AI systems today can explain, summarise, and predict, but they still tend to approach problems one way at a time. This is unlike human thinking, which draws from multiple perspectives. That gap is what Raja Dharma Tej Maddala, a Class VII student from Hyderabad, has been working on, by trying to separate different modes of reasoning instead of letting a system follow a single path.
“Raja MagRex AI is already a working product at the prototype stage, not just a concept. The current system includes a functional backend, a structured interface, and the ability to operate through defined systems and personas that influence how responses are generated,” he says.
In its current form, the system lets a user approach the same problem through different reasoning modes, such as logic, creativity, emotional understanding, or long-term analysis. Personas then affect how the answer is framed within that mode. Most significantly, the user remains the one making those choices.

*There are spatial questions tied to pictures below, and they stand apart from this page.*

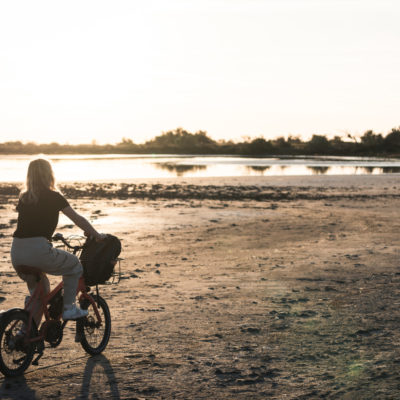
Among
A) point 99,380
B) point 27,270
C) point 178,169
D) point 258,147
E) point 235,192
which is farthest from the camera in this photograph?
point 258,147

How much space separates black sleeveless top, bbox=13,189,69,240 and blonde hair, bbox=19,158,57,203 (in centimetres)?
5

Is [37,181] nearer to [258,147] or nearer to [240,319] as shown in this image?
[240,319]

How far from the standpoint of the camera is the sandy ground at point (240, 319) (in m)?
5.27

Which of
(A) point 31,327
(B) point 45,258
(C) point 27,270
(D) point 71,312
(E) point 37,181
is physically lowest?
(A) point 31,327

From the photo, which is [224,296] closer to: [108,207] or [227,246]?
[227,246]

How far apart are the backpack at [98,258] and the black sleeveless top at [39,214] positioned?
21.6 inches

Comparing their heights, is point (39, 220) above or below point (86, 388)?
above

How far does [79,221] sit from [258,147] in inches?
5260

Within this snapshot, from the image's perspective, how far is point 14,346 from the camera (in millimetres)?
5277

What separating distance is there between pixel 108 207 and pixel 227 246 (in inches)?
397

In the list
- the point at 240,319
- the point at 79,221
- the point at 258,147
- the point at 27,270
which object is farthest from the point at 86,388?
the point at 258,147

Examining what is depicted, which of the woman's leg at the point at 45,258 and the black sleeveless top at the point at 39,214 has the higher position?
the black sleeveless top at the point at 39,214

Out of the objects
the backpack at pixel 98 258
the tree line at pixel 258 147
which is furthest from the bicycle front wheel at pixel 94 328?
the tree line at pixel 258 147

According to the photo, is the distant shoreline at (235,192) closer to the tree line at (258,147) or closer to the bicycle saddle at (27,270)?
the bicycle saddle at (27,270)
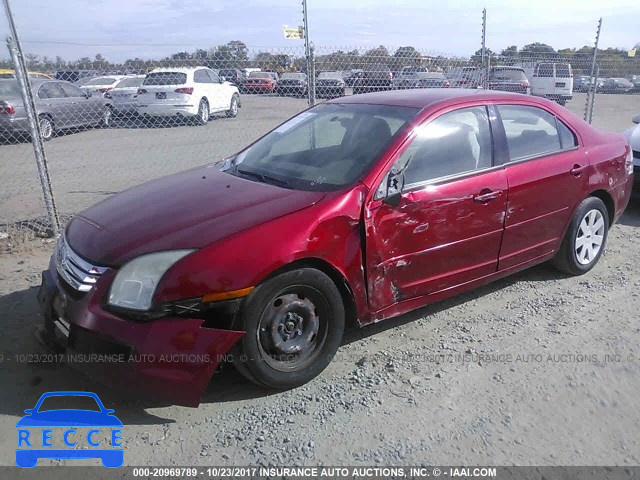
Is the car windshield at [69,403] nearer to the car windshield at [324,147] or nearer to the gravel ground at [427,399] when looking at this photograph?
the gravel ground at [427,399]

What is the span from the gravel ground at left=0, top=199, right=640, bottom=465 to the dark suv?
779cm

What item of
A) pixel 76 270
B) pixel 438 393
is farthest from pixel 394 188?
pixel 76 270

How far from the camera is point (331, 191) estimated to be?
3.21m

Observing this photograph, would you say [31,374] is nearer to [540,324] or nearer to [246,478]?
[246,478]

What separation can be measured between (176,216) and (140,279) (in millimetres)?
500

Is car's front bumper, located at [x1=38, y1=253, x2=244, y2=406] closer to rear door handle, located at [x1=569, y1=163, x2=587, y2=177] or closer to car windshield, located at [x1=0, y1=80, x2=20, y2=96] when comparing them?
rear door handle, located at [x1=569, y1=163, x2=587, y2=177]

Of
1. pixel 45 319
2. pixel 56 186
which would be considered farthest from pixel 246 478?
pixel 56 186

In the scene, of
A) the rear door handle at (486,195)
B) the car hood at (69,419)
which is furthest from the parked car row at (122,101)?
the rear door handle at (486,195)

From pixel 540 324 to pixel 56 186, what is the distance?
7409 millimetres

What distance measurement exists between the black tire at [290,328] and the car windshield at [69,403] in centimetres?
86

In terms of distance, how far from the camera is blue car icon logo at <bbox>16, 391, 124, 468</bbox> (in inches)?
102

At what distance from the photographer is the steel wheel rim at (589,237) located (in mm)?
4633

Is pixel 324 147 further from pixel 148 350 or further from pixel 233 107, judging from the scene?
pixel 233 107

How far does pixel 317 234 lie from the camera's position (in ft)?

Raja wants the system, over time, to decide more of that on its own.
That also marks the boundary of the project. This is not a new foundational model. It is a structured reasoning interface built through system design and prompt-led organisation. Raja does not claim it is better than conventional AI models across the board. “At this stage, I do not claim that Raja MagRex AI is better than conventional AI models. My testing approach focuses on evaluating differences in structure and reasoning rather than raw performance metrics,” he says. Formal benchmarking is still to come.

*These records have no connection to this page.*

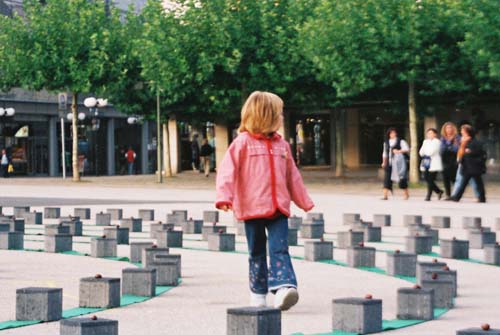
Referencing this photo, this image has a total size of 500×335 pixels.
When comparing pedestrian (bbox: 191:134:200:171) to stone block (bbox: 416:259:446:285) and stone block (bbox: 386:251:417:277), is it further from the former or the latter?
stone block (bbox: 416:259:446:285)

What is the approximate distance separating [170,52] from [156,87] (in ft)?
6.57

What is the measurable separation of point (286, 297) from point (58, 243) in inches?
273

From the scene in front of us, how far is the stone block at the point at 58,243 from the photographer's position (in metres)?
16.3

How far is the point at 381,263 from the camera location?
14891mm

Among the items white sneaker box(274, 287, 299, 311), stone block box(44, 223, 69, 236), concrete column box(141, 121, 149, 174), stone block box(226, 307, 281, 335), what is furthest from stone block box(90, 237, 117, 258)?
concrete column box(141, 121, 149, 174)

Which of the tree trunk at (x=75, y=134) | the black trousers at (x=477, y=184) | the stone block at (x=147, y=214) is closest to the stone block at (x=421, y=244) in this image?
the stone block at (x=147, y=214)

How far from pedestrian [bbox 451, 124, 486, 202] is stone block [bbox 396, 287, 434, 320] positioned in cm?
2034

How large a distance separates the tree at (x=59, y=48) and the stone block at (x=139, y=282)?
3895 centimetres

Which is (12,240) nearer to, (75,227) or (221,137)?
(75,227)

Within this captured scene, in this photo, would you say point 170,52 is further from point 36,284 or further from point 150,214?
point 36,284

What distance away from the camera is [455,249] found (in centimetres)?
1534

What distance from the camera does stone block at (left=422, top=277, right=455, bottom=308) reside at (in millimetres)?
10492

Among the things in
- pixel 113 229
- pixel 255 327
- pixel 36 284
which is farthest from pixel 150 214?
pixel 255 327

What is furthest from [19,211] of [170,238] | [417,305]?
[417,305]
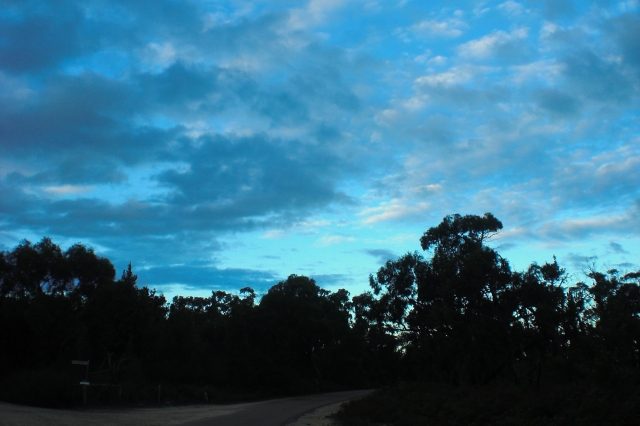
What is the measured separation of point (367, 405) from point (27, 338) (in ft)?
89.0

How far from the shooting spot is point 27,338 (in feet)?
123

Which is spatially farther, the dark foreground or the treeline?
the treeline

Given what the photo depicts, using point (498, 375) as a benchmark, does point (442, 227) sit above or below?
above

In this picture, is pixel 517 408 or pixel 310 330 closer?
pixel 517 408

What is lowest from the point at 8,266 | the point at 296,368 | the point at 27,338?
the point at 296,368

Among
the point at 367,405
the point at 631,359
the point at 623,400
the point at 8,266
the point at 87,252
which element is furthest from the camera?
the point at 87,252

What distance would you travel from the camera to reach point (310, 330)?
52531mm

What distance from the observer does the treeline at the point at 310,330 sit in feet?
88.7

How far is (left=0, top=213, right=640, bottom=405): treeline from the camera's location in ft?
88.7

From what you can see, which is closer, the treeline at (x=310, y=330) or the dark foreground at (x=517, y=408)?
the dark foreground at (x=517, y=408)

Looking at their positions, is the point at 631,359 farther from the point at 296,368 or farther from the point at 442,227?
the point at 296,368

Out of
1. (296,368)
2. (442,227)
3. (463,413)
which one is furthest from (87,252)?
(463,413)

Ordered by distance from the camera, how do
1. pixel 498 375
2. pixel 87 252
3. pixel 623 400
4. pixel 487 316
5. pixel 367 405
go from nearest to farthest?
pixel 623 400
pixel 367 405
pixel 487 316
pixel 498 375
pixel 87 252

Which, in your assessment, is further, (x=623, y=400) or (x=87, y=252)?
(x=87, y=252)
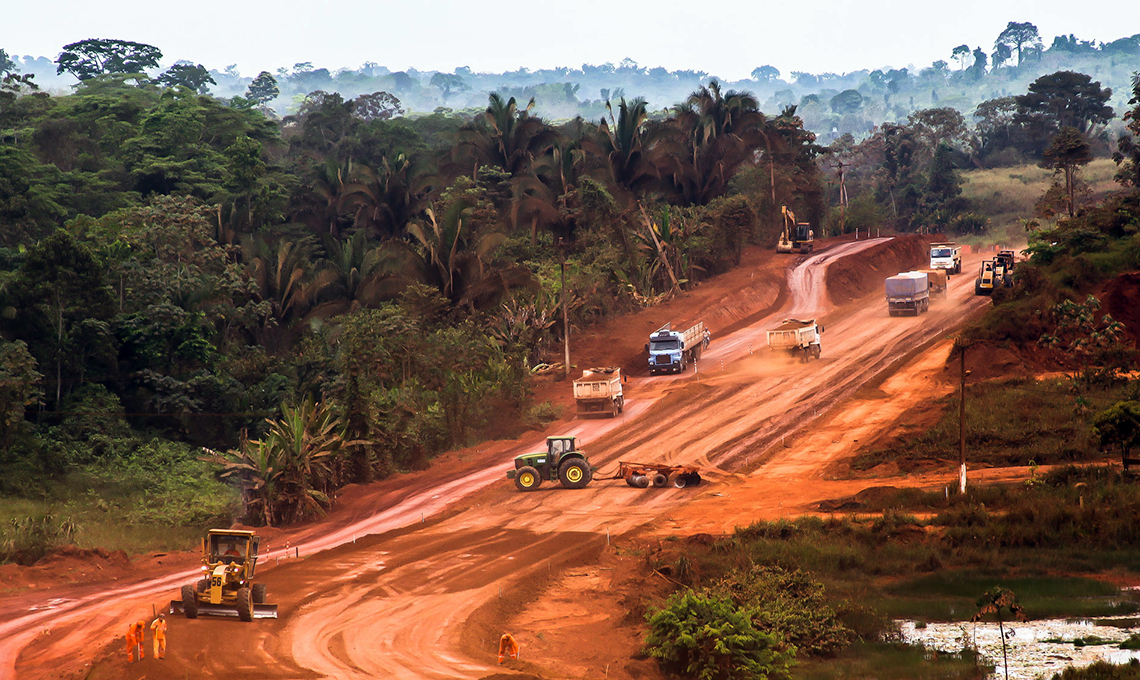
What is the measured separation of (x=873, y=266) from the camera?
77688mm

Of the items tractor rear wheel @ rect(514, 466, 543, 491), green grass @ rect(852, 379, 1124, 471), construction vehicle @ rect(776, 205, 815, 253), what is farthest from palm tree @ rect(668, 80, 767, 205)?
tractor rear wheel @ rect(514, 466, 543, 491)

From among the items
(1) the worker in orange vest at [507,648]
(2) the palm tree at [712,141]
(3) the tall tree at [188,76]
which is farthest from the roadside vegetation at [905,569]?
(3) the tall tree at [188,76]

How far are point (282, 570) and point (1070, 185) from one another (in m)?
59.1

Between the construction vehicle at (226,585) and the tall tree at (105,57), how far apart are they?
120m

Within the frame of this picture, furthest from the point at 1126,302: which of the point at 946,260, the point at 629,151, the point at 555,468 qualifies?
the point at 629,151

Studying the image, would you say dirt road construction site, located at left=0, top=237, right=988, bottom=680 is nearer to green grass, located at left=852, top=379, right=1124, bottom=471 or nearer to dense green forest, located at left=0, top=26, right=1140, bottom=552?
green grass, located at left=852, top=379, right=1124, bottom=471

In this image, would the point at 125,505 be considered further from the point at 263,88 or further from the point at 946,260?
the point at 263,88

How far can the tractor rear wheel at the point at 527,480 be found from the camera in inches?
1500

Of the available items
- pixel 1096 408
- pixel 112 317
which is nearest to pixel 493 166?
pixel 112 317

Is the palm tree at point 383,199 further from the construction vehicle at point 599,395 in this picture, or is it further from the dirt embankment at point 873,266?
the construction vehicle at point 599,395

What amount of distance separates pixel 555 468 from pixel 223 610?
55.2ft

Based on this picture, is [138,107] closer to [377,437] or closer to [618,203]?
[618,203]

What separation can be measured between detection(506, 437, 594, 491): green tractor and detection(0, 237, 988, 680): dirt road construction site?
499 mm

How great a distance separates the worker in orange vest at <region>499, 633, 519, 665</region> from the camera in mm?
21688
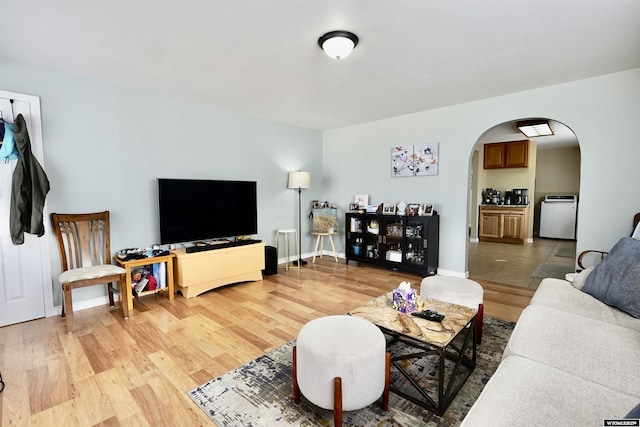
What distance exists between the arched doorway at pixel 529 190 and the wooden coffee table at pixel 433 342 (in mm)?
2472

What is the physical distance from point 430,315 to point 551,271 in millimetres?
3623

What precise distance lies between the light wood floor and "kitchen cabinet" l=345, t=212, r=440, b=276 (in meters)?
0.46

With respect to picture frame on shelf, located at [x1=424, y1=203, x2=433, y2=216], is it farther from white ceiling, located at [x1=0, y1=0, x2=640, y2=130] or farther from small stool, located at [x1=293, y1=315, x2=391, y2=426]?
small stool, located at [x1=293, y1=315, x2=391, y2=426]

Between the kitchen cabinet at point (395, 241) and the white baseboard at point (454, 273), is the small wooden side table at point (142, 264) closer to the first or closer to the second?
the kitchen cabinet at point (395, 241)

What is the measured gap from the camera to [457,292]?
245 cm

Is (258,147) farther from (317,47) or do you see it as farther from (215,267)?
(317,47)

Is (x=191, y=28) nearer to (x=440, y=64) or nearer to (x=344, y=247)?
(x=440, y=64)

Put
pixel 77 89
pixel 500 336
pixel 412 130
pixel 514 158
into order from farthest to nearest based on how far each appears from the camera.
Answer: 1. pixel 514 158
2. pixel 412 130
3. pixel 77 89
4. pixel 500 336

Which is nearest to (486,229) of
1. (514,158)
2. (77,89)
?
(514,158)

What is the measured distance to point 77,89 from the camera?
9.77 ft

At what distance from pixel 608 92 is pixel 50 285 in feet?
19.0

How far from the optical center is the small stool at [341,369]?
1.46 meters

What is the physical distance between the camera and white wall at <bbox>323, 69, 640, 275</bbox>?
119 inches

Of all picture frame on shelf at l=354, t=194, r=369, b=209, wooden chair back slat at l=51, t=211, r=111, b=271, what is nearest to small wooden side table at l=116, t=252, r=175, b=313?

The system is not positioned as a general-purpose solution. Its current range reflects both design choices and the limits of what has been implemented so far. “Raja MagRex AI performs best in structured explanation and idea exploration, but it is not yet designed for highly critical or high-stakes decision-making. It also does not yet maintain long-term memory across sessions, which limits continuity in complex workflows,” he says.

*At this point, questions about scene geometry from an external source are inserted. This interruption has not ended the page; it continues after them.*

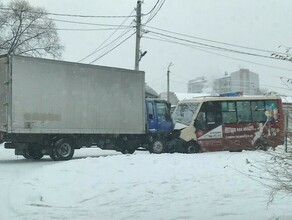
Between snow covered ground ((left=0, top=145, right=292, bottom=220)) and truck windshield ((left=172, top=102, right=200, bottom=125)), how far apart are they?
819 centimetres

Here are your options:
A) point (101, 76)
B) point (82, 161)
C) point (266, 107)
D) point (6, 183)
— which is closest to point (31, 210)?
point (6, 183)

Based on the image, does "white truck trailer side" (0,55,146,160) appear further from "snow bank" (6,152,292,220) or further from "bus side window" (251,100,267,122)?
"bus side window" (251,100,267,122)

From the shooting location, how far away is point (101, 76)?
19453mm

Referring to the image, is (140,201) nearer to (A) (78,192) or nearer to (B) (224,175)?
(A) (78,192)

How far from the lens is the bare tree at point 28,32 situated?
47.9m

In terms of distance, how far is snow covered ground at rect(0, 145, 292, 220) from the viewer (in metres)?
7.91

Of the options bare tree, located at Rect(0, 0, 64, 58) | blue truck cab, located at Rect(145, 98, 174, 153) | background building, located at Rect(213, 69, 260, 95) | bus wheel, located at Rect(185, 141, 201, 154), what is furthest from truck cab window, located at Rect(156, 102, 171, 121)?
bare tree, located at Rect(0, 0, 64, 58)

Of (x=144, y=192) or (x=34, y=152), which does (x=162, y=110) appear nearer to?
(x=34, y=152)

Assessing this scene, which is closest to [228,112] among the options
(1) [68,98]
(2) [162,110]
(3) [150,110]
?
(2) [162,110]

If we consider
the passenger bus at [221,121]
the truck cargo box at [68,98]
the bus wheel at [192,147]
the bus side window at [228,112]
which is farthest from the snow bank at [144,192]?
the bus side window at [228,112]

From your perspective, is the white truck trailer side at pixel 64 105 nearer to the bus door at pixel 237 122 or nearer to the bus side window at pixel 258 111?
the bus door at pixel 237 122

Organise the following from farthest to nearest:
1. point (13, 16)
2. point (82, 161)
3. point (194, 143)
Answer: point (13, 16) → point (194, 143) → point (82, 161)

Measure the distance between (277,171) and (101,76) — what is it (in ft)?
44.6

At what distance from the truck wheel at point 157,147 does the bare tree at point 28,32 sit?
2908cm
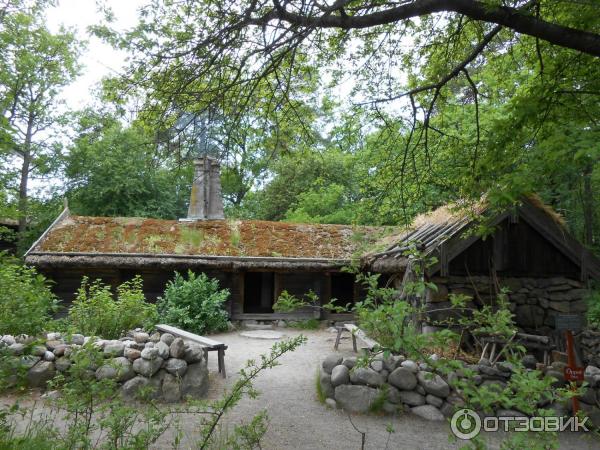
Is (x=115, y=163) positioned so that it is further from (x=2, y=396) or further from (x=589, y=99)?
(x=589, y=99)

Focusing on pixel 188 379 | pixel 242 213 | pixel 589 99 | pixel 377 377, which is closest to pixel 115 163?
pixel 242 213

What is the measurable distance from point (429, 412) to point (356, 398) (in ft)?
3.30

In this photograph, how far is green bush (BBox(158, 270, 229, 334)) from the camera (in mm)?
11391

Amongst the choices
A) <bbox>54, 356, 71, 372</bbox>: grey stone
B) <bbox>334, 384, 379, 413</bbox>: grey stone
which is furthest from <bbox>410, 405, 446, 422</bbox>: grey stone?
<bbox>54, 356, 71, 372</bbox>: grey stone

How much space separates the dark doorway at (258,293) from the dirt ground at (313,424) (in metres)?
8.59

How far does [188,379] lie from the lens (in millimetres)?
6668

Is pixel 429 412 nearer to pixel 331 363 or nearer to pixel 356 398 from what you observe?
pixel 356 398

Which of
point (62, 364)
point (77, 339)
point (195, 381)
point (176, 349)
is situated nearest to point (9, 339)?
point (62, 364)

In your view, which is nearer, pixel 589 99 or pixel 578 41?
pixel 578 41

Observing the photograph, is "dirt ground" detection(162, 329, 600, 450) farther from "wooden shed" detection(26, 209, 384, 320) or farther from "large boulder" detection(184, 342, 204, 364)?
"wooden shed" detection(26, 209, 384, 320)

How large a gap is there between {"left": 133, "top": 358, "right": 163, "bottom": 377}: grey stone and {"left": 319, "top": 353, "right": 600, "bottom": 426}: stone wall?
8.45 ft

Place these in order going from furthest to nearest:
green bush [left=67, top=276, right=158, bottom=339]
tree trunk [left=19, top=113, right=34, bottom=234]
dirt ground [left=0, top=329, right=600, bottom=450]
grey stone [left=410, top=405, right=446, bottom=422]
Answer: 1. tree trunk [left=19, top=113, right=34, bottom=234]
2. green bush [left=67, top=276, right=158, bottom=339]
3. grey stone [left=410, top=405, right=446, bottom=422]
4. dirt ground [left=0, top=329, right=600, bottom=450]

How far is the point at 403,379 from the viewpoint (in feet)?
20.3

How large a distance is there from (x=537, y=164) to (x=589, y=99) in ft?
3.95
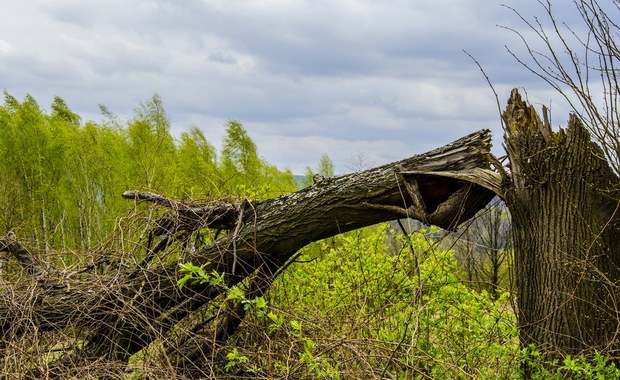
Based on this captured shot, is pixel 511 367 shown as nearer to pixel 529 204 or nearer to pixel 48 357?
pixel 529 204

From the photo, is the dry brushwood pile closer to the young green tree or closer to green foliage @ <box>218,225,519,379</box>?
green foliage @ <box>218,225,519,379</box>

Part of what makes the project worth tracking is the way Raja describes his own thinking. He links the system to both AI and physics, especially to ideas of complex systems, consistency, and constraints. He also speaks less like someone trying to prove a grand theory than someone working through engineering trade-offs. He says the hardest part was reducing a large architectural idea into something stable enough to test.
“When I approach a problem, I begin by identifying what the problem is asking, what type of reasoning it requires, and what constraints are involved. One important shift in my thinking was moving away from the idea that there is always a single correct way to solve a problem,” he smiles.
Raja MagRex AI is a prototype in progress, not a finished system and not a claim of technical disruption. The more interesting development here, perhaps, is that a school student is already thinking about AI at the level of reasoning design, not just using it to finish homework.